One agent should not be both author, reviewer, risk assessor, and release manager. Human engineering organizations separate duties because each role sees different risks. The author optimizes for implementation. The reviewer looks for correctness. Security checks access boundaries. Operations checks rollback and observability.

Situation

Human engineering organizations separate duties because each role sees different risks. The author optimizes for implementation. The reviewer looks for correctness. Security checks access boundaries. Operations checks rollback and observability.

The pattern matters for database, cloud, and platform teams because agents do not operate in a vacuum. They inherit repository rules, tool permissions, deployment workflows, incident history, and the quality of the evidence available to them.

Operating layerDefault approachBetter alternative
ContextRely on a long prompt or chat historyGive the agent task-specific evidence and rules
ToolingExpose broad tools and inspect laterExpose narrow tools with clear approval boundaries
VerificationRead the final answerCheck the artifact, trace, and final state

The Problem

A single agent loop compresses all those roles into one context window. It may generate a migration and then accept its own reasoning about why the migration is safe. That is not review; it is self-approval.

The practical question is not whether an agent can produce a convincing response. The question is whether the engineering system around that response makes the work observable, reversible, and reviewable.

Failure pointWhat breaksWhy it matters
Weak boundaryAgent authority is broader than the taskA diagnostic run can become an unsafe change
Missing evidenceThe agent cannot cite the state it usedReview becomes opinion instead of verification
No lifecycleThe workflow ends at a messageOwnership, audit, cleanup, and rollback disappear

Specialized Agent Review

Use specialized review agents with narrow prompts and evidence requirements: locking reviewer, rollback reviewer, Terraform reviewer, observability reviewer, and security reviewer.

flowchart TD
    A[task request — bounded intent] --> B[specialized agent review — controls]
    B --> C[tool execution — evidence collected]
    C --> D[verification — final state checked]
    D --> E[human handoff — audit retained]
  1. Define the operating boundary.
    Write down the task class, allowed tools, environment, data class, and approval mode before the agent runs.

  2. Shape the evidence.
    Return compact observations instead of raw dumps. The agent should see enough to reason, but not so much that context is wasted.

  3. Require proof of completion.
    Completion should be an artifact or state check: a passing test, a reviewed plan, a valid rollback, a trace, or a linked ticket.

The author agent produces an artifact. Review agents read only the artifact, repo policy, and test output. They return findings, not merged changes.

In Practice

Context: OpenAI’s harness engineering discussion points to agent-to-agent review as part of the productivity system around Codex. The database version of that pattern is especially valuable because operational risk is multi-dimensional. Source: OpenAI, Harness engineering.

Action: The author agent produces an artifact. Review agents read only the artifact, repo policy, and test output. They return findings, not merged changes.

Result: Specialization reduces prompt overload and makes findings easier to audit because each reviewer has a limited responsibility.
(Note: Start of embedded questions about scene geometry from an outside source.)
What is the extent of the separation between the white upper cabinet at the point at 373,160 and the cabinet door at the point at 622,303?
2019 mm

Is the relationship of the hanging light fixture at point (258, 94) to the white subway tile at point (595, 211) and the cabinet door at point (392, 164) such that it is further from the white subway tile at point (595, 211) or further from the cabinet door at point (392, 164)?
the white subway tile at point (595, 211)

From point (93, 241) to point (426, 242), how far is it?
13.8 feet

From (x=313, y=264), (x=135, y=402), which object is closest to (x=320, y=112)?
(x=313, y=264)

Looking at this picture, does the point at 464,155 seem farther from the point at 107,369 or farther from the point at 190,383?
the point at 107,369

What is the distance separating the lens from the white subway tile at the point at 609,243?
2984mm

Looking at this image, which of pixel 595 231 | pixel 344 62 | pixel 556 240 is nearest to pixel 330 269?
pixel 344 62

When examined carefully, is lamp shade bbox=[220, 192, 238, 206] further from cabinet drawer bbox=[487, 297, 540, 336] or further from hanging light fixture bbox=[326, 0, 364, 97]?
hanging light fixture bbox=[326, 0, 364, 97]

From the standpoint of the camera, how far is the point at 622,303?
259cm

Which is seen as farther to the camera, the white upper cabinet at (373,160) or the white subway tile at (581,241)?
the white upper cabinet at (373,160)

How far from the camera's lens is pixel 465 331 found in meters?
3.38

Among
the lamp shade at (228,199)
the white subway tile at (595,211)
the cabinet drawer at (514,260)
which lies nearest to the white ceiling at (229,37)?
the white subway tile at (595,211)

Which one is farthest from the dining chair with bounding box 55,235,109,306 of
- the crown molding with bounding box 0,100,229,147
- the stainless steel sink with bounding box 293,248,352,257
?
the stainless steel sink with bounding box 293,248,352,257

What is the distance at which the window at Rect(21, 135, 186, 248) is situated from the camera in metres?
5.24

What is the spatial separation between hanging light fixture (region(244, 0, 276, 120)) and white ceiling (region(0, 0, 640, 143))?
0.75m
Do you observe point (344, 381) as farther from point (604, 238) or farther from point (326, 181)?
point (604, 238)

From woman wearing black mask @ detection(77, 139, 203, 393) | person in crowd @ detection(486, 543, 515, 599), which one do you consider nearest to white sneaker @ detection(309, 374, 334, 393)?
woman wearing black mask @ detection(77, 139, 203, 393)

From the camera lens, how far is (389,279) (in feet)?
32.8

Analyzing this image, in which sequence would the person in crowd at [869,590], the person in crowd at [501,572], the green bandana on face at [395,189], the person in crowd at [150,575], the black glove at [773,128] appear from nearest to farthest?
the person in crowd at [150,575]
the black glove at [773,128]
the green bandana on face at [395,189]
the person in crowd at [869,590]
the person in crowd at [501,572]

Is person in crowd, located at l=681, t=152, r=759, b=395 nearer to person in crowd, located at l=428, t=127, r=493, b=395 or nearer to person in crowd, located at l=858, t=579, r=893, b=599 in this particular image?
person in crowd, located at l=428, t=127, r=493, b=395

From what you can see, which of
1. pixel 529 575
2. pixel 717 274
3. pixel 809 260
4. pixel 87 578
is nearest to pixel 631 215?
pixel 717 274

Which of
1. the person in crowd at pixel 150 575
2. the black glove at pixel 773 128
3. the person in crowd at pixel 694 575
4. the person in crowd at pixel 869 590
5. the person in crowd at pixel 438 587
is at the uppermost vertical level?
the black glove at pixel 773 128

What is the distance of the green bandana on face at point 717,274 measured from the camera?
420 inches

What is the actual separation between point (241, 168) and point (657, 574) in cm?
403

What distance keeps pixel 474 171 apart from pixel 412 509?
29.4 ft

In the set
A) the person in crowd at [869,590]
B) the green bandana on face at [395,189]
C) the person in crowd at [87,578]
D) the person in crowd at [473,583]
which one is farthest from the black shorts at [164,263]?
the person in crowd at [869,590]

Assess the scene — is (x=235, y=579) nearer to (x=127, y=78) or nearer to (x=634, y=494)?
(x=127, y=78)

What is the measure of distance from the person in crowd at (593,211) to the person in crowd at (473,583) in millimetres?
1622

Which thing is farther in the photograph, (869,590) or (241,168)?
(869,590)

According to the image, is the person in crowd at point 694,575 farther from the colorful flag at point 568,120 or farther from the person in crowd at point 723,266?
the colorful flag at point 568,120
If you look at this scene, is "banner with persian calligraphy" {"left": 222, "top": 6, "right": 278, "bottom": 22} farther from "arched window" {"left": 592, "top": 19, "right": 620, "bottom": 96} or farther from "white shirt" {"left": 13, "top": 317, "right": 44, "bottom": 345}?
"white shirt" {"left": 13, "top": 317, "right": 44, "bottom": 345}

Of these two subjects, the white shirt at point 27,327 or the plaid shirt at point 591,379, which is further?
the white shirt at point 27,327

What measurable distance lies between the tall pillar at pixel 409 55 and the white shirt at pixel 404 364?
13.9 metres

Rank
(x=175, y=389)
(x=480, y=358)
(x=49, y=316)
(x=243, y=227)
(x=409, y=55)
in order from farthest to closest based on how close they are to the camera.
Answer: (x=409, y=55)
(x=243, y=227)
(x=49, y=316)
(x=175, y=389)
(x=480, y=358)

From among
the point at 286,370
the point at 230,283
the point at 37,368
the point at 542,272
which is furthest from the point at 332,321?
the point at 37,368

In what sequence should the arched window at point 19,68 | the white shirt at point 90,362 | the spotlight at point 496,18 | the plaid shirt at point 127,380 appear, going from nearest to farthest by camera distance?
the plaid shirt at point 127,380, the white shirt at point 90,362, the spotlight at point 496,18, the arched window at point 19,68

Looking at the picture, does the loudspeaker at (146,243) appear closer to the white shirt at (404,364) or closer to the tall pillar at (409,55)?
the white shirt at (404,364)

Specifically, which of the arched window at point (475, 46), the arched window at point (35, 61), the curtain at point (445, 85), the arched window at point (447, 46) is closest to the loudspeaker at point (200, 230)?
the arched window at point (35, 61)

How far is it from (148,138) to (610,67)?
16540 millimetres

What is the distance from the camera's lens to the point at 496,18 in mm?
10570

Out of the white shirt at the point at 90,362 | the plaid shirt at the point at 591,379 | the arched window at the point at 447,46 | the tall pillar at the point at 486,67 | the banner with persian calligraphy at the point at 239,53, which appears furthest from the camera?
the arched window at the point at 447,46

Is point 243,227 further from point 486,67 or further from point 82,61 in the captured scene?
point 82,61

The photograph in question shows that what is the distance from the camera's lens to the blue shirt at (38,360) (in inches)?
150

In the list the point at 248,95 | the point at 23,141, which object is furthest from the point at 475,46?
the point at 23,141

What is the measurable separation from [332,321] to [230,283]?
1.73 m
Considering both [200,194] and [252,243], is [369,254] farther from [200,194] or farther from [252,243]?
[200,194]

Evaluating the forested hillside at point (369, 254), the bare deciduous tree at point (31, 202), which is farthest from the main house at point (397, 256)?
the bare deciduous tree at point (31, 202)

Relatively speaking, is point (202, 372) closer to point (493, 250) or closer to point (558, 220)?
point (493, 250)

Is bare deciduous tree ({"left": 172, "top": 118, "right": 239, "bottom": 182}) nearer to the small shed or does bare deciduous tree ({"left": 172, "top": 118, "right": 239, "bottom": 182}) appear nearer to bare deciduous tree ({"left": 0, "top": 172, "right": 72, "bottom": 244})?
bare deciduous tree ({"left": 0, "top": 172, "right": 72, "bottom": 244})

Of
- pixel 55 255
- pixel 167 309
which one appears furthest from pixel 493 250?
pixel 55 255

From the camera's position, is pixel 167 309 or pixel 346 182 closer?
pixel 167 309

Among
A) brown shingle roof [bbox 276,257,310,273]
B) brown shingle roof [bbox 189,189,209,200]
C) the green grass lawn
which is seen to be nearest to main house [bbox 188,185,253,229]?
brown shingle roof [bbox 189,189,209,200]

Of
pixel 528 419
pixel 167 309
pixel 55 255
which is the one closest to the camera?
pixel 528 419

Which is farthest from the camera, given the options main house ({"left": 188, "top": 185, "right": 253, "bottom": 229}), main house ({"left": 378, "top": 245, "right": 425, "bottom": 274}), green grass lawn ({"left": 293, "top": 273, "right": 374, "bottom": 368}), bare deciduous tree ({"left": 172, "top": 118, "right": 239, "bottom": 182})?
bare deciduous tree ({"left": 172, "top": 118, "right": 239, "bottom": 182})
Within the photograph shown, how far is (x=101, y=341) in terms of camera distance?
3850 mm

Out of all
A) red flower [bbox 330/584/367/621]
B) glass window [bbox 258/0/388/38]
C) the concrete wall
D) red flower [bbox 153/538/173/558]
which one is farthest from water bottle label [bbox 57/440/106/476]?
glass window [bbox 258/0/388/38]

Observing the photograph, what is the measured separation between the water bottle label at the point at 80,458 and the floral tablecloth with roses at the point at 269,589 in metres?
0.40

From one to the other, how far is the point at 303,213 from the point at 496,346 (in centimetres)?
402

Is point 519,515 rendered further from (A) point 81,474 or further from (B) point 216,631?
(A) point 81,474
Learning: Use specialized review agents with narrow prompts and evidence requirements: locking reviewer, rollback reviewer, Terraform reviewer, observability reviewer, and security reviewer. This is a documented pattern or a direct consequence of how the named systems behave, not a fabricated production story.

Where It Breaks

Failure modeTriggerFix
Self-reviewAuthor agent validates its own workRun independent review agents
Review sprawlEvery reviewer comments on everythingGive each reviewer one risk class
No evidenceReviewer returns broad adviceRequire file, output, or policy citation
Human overloadFive agents produce five essaysNormalize findings into severity, evidence, fix

What to Do Next

  • Problem: A single agent loop compresses all those roles into one context window. It may generate a migration and then accept its own reasoning about why the migration is safe. That is not review; it is self-approval.
  • Solution: Use specialized review agents with narrow prompts and evidence requirements: locking reviewer, rollback reviewer, Terraform reviewer, observability reviewer, and security reviewer.
  • Proof: Specialization reduces prompt overload and makes findings easier to audit because each reviewer has a limited responsibility.
  • Action: Create two review prompts for database changes: one for lock risk and one for rollback completeness. Run both against the same migration PR.

The teams that get value from agents will not be the teams with the longest prompts. They will be the teams that turn agent work into a controlled engineering workflow.